» Supplied data:
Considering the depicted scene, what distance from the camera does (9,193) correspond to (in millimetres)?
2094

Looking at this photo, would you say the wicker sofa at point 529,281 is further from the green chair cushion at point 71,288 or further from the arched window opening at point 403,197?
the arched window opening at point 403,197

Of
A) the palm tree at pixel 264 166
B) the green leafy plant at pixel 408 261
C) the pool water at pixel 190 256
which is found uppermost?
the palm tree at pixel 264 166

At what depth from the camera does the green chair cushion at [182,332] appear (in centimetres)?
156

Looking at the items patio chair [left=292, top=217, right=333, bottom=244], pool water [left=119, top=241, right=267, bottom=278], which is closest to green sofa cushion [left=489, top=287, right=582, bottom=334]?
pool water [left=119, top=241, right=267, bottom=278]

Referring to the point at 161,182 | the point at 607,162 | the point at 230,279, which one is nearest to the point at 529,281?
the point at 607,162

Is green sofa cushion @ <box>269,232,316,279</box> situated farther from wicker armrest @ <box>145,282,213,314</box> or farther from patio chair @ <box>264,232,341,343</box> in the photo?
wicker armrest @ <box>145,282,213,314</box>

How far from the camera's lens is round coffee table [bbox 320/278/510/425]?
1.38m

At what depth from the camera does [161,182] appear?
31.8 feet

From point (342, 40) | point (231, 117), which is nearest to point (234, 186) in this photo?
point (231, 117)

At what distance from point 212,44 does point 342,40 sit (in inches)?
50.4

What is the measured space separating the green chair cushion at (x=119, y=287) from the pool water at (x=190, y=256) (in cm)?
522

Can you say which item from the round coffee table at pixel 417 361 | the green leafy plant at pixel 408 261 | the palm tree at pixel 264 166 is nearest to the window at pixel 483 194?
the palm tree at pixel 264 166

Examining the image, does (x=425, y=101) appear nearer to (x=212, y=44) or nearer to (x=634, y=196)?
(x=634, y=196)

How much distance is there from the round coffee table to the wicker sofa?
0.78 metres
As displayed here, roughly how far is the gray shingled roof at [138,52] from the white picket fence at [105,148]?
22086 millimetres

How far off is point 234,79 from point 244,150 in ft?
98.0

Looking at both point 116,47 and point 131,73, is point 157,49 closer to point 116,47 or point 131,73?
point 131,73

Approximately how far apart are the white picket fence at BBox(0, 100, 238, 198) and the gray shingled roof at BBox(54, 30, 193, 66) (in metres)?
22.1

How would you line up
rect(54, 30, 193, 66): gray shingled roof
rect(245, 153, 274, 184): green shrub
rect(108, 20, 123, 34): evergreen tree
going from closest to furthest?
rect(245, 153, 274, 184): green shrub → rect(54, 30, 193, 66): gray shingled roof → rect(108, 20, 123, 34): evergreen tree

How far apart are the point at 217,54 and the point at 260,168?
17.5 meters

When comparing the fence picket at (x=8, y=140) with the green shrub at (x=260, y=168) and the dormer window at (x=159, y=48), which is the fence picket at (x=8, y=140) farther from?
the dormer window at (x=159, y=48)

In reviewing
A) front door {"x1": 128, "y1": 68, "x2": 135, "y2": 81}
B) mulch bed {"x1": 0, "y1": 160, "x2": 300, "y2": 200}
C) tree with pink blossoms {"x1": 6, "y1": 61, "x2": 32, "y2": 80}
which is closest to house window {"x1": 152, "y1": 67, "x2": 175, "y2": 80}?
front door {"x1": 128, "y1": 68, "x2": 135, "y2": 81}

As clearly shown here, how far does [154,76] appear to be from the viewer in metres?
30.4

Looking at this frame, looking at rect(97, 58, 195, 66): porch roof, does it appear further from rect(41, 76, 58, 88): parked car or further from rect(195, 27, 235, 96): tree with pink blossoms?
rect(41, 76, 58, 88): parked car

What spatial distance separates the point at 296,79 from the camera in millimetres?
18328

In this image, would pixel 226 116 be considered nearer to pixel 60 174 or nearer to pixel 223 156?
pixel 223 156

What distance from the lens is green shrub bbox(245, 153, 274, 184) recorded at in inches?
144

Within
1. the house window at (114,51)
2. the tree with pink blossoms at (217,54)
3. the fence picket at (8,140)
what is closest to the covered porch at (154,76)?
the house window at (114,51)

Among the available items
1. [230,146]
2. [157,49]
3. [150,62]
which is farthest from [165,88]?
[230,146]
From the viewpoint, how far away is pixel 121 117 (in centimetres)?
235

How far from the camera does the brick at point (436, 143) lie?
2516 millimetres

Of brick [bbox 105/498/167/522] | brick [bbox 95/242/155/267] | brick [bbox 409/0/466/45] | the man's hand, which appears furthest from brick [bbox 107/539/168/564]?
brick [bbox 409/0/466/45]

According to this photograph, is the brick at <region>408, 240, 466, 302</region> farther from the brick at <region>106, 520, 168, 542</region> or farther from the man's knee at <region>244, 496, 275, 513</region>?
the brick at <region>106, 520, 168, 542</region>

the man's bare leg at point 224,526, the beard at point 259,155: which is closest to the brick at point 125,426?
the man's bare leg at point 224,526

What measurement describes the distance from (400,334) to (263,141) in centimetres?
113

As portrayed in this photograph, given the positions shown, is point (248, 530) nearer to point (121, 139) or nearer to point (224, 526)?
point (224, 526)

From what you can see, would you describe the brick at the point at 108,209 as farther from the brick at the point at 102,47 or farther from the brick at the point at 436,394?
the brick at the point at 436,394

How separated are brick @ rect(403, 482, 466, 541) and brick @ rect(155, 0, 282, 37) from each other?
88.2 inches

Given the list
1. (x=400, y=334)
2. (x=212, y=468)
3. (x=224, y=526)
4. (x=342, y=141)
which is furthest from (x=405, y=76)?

» Given instruction:
Give the rows between the line holding "From what you" and the line holding "88.2 inches", inclusive, as a numbered list with blank lines omitted.

» Solved problem:
1. From what you can see, would you describe the brick at the point at 108,209 as farther from the brick at the point at 102,47 or farther from the brick at the point at 436,394?
2. the brick at the point at 436,394
3. How separated are brick @ rect(403, 482, 466, 541) and brick @ rect(155, 0, 282, 37) from each other?
4. 88.2 inches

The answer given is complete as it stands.